Voraussetzung für dessen Anwendung ist, dass der Gesellschafter die Gewinnanteile in gutem Glauben auf die ordnungsgemäße Ermittlung des Bilanzgewinns, die Rechtmäßigkeit des Gewinnverwendungsbeschlusses und das Nichtbestehen eines Auszahlungshindernisses entnommen hat.

Liegt überhaupt kein Gewinnverwendungsbeschluss vor, können die Gewinnanteile nicht gutgläubig bezogen werden. Vielmehr ist herrschende Meinung, dass die Ausschüttung des Gewinns einer GmbH vor Feststellung des Jahresabschlusses und dem damit verbundenen Gewinnverteilungsbeschluss unzulässig ist.

Im Anlassfall lag für das Jahr 2008/2009 ein Gewinnverteilungsbeschluss in Form eines Notariatsaktes vor. Die Gewinnausschüttung dieses Jahres ist gutgläubig erfolgt und der Anspruch auf Rückzahlung kann nicht bestehen.

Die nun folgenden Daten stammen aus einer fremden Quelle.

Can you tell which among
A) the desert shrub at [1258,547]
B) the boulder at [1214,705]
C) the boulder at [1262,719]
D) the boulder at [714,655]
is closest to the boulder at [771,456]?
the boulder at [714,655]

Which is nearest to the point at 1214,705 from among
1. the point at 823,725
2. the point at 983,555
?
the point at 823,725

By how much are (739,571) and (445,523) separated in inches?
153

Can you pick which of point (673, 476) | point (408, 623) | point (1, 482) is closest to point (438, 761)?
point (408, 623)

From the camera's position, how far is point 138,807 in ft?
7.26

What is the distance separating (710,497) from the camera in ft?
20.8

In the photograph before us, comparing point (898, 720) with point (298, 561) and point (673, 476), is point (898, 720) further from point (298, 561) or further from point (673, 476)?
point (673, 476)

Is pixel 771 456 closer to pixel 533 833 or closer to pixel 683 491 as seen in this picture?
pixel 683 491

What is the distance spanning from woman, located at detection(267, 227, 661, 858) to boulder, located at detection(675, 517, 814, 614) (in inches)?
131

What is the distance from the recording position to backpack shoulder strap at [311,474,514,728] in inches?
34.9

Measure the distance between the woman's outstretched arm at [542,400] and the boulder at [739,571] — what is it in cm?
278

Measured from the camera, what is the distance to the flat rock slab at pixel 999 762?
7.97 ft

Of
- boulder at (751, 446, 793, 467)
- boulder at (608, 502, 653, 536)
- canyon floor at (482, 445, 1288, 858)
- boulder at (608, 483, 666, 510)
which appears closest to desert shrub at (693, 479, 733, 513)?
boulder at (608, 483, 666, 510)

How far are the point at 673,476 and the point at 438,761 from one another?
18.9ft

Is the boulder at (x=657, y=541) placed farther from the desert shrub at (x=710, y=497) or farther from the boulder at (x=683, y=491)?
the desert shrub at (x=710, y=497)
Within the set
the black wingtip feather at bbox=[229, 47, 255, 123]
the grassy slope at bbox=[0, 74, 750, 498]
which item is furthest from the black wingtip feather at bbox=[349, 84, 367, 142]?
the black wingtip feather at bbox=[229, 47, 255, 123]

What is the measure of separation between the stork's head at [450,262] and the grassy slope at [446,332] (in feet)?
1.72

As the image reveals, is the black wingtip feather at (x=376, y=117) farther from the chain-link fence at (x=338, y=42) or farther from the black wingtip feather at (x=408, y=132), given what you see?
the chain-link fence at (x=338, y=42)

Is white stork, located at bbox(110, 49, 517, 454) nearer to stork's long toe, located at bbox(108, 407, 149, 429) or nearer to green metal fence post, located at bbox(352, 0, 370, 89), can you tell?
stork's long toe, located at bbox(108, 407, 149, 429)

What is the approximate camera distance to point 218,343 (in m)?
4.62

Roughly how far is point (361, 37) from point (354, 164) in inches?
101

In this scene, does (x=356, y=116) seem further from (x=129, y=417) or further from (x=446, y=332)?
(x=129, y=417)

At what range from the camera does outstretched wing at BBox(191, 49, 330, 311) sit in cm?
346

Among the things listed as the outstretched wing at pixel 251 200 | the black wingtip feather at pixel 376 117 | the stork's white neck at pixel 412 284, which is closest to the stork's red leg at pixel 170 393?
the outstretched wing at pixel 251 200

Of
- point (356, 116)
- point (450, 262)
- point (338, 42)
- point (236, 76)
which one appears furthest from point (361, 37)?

Die übrigen Gewinnausschüttungen waren jedoch nicht durch einen Gewinnverteilungsbeschluss gedeckt – der Anspruch ihrer Zurückzahlung wurde von den Vorinstanzen somit zu Recht bejaht.

Der Kläger wendete ein, dass eine unzulässige Aufrechnung gegen seine Ansprüche erfolgte. Eine Aufrechnung gegen Ansprüche aus der verbotenen Rückgewähr von Einlagen ist nach der Wertung des § 63 Abs 3 GmbHG nicht zulässig. Die Regelung steht jedoch einer Aufrechnung durch die Gesellschaft nicht entgegen, welche Einschränkung des Aufrechnungsverbots auch bei analoger Anwendung dieser Bestimmung im Bereich der Kapitalerhaltung zu gelten hat. Die hier erfolgte außergerichtliche Aufrechnung wäre demnach auch dann zulässig, wenn die Zahlung als Einlagengebühr anzusehen wäre, da der Zweck der Gewinnausschüttung die „Glattstellung“ der Verrechnungskonten des Beklagten war.